Set exercise: Can you locate every line in the data below that contains the word "defective", with case counting, and copy each of those lines in full?

Material provided:

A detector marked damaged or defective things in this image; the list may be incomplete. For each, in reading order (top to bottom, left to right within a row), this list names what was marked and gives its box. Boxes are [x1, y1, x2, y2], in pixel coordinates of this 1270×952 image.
--
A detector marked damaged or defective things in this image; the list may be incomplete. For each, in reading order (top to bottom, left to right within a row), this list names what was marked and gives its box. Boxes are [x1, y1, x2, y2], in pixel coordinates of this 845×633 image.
* * *
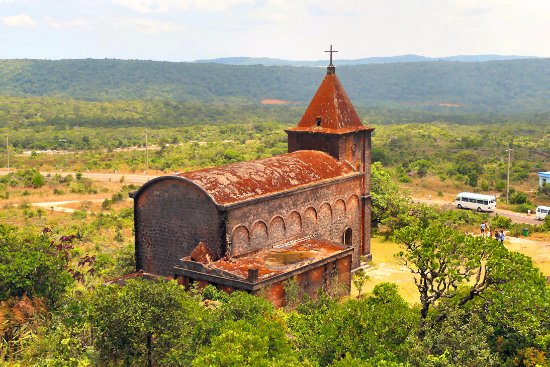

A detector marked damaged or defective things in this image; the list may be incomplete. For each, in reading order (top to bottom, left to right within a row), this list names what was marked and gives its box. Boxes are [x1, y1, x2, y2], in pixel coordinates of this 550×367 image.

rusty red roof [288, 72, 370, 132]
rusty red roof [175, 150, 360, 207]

Expected answer:
A detector marked damaged or defective things in this image; the list may be incomplete. For each, in reading order (top to bottom, left to right within a row), this list names what was marked and gives its box. Boxes are [x1, y1, x2, y2], in pixel coordinates of this 1270×952 image.
A detector marked damaged or defective things in this image; the list may be incomplete. For each, in reading order (top to bottom, left to right within a row), this list names what was marked and gives its box. Boxes are [x1, y1, x2, y2], in pixel coordinates of this 845×633 image.
A detector marked damaged or defective things in this image; the list may be incomplete. For each, in reading order (top to bottom, left to right within a row), this list names what was marked and gives its box. Boxes are [x1, y1, x2, y2], in pixel coordinates of this 550×367 image.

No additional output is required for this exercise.